When a user selects to drive manually, they can control the car with arrow keys. Because the keyboard is limited to binary input, the steering angle changes proportionally to the velocity of the car. The faster it is moving, the less the ‘steering wheel’ rotates, because a large wheel angle at fast speeds would cause the car to be unstable (throwing it into over- or understeer). We tweaked the parameters to match a realistic driving scenario from our own experiences to make the controls feel good, but a keyboard does not match an actual steering wheel for input. The second mode for controlling the car hands over the virtual steering wheel to an algorithm. Using information from the LIDAR, it can directly modify the steering wheel angle and accelerometer/brake to maneuver the car. This algorithm was created by evolving the weights each lidar had on the steering angle and accelerometer. Read more about it here..

Mouse Interaction

There is also user interaction through a mouse interface. We created clickable buttons for navigating the menu and for starting a new track. The user can then use their mouse to draw a new custom track for them to drive on. After clicking “Draw Track” the current track is erased and the user can drag their mouse around to paint a new track. After releasing the mouse button, the new track is initialized with a car, and the world spawns adequate amounts of corn.

View

To render all of this we have a View class.

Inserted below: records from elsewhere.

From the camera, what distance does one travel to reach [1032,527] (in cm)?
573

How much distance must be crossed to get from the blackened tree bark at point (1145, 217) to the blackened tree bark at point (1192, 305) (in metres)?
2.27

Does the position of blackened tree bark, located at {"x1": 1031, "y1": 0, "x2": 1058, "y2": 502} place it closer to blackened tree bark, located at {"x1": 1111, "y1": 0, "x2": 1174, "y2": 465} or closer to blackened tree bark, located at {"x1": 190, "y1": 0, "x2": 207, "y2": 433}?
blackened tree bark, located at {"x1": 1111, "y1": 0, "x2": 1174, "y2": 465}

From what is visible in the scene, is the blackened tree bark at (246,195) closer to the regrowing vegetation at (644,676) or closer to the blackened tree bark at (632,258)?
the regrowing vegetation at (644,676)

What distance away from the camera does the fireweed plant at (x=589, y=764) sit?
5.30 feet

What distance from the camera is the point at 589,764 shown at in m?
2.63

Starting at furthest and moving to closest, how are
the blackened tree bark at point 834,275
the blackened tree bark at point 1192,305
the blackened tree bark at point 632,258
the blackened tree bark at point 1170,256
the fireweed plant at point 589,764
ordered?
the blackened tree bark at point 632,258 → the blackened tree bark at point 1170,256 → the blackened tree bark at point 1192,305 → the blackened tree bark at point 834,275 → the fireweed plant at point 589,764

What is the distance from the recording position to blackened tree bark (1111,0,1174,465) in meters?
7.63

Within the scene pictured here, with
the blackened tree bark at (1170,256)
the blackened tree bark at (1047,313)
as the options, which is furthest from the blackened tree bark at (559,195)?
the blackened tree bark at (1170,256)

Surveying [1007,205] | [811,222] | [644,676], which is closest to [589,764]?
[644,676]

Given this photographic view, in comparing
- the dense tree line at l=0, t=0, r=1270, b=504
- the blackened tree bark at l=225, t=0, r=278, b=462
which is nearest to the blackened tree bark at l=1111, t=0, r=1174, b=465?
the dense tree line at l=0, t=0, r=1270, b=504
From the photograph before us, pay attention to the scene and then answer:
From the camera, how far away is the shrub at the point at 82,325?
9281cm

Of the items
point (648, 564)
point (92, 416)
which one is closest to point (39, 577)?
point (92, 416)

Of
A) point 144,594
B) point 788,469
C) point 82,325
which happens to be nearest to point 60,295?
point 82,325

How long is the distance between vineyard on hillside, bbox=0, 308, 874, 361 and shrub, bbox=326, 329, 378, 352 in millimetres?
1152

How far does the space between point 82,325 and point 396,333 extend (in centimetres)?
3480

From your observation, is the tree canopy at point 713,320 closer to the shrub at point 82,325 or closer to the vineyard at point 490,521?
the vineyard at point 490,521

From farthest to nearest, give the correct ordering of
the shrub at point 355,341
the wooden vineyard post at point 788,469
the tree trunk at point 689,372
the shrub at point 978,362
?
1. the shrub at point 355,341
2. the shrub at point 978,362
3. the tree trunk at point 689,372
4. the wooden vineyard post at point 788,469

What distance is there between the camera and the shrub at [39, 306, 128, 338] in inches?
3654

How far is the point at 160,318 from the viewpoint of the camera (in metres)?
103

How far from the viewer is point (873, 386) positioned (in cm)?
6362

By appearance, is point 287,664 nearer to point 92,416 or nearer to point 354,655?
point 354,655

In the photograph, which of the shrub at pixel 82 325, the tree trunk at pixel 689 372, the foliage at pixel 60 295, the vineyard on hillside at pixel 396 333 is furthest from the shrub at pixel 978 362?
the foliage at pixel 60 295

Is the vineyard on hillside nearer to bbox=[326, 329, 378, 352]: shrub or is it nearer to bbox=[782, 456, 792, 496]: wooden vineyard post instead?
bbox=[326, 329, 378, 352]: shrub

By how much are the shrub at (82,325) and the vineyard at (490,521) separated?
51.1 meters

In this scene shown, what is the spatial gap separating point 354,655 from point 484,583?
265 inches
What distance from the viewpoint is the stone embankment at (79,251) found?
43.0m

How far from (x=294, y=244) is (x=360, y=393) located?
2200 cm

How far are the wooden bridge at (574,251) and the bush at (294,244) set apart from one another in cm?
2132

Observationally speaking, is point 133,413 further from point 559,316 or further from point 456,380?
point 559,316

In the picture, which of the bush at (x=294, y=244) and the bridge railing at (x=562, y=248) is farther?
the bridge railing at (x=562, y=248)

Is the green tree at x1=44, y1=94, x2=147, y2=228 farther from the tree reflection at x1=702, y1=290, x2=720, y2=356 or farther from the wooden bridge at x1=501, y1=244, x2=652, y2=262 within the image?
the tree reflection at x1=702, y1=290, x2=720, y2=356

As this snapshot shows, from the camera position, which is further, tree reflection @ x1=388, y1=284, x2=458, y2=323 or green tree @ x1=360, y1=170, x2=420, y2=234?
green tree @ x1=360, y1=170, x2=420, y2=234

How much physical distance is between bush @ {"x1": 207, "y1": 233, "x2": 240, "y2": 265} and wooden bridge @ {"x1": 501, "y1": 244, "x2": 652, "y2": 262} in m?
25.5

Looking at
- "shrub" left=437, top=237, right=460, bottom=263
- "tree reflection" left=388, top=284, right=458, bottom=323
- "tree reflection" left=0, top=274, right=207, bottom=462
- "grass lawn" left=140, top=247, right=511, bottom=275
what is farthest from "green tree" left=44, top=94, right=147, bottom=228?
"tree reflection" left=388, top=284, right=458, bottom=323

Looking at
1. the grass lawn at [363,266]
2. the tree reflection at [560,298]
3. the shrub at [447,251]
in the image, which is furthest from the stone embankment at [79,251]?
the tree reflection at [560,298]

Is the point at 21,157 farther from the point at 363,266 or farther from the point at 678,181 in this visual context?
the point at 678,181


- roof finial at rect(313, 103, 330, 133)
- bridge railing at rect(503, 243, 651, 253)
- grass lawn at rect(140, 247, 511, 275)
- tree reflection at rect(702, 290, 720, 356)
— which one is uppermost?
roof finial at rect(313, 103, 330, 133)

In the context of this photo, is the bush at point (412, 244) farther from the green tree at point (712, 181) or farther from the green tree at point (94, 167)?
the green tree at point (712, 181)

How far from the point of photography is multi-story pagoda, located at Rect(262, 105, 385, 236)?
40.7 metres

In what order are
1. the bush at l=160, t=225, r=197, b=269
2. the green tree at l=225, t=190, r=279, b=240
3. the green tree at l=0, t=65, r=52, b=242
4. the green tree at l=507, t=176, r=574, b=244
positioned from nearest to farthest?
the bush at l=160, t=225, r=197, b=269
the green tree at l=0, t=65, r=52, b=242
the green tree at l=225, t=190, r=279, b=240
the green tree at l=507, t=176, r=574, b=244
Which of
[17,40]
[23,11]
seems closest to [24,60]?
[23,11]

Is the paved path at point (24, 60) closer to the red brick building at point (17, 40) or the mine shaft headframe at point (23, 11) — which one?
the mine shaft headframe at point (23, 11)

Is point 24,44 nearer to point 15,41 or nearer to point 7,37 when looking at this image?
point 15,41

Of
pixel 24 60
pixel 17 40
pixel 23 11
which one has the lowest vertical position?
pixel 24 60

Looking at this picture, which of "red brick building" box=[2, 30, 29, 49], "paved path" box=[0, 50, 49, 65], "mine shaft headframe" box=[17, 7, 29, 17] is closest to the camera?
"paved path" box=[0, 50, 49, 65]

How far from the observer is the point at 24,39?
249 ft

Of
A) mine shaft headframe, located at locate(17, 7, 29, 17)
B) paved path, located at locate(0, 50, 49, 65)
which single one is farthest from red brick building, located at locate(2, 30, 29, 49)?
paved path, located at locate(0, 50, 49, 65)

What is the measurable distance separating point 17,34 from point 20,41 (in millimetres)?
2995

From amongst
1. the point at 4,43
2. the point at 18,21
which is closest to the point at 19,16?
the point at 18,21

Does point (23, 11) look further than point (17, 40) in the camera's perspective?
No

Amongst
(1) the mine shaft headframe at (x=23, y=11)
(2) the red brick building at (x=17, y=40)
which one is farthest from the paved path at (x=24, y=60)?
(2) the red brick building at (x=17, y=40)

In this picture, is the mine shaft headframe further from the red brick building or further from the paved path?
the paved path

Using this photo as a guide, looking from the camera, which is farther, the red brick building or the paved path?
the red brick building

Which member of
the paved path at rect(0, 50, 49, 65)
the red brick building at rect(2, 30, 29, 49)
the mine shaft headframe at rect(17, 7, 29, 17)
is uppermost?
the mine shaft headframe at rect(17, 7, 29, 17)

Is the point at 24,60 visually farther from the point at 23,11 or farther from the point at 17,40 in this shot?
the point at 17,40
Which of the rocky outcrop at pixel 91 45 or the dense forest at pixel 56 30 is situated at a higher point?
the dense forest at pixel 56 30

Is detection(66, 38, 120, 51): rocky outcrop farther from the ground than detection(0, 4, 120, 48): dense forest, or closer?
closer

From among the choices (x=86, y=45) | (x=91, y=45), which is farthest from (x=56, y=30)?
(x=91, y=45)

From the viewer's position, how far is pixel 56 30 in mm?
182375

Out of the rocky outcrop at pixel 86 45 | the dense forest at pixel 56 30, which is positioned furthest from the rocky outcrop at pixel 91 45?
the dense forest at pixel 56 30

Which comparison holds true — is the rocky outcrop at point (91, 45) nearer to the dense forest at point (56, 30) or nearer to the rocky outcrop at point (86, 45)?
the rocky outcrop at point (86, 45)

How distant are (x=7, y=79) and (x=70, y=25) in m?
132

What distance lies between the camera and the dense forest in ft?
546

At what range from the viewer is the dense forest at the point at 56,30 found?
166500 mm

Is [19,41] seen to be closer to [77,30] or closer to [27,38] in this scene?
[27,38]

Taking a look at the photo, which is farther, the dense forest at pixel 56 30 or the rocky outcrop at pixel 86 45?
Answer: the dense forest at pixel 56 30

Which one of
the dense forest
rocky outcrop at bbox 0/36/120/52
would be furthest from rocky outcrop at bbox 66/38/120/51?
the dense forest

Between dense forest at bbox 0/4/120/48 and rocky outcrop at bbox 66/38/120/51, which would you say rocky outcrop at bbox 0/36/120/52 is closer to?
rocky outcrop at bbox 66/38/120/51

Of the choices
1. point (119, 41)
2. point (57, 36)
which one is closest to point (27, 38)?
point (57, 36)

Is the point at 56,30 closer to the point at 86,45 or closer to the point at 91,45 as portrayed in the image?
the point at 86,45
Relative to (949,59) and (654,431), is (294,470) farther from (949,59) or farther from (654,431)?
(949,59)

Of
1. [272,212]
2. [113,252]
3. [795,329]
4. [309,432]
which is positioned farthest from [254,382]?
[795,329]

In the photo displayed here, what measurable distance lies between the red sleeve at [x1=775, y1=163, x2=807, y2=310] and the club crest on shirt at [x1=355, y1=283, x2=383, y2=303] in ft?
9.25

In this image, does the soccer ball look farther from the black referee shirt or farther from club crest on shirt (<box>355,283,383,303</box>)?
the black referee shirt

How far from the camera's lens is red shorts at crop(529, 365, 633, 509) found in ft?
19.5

Every time the frame updates, the View draws the ground, track, foreground (corn and cows), and car.

We wanted to have a lot of corn on the field, but it was very slow drawing each stalk individually for every frame. Instead, during initialization, it draws the corn and other foreground (cows and barn) onto a canvas and then only has to ‘blip’ this single image onto the world. It does the same thing to convert the road matrix into an image once, and can then just blip it onto the view. It then draws the car at its current location and orientation.

The view can be disabled during training so that all computer processing can be dedicated to the physics simulation, speeding up trials. View also handles playing sound effects and music.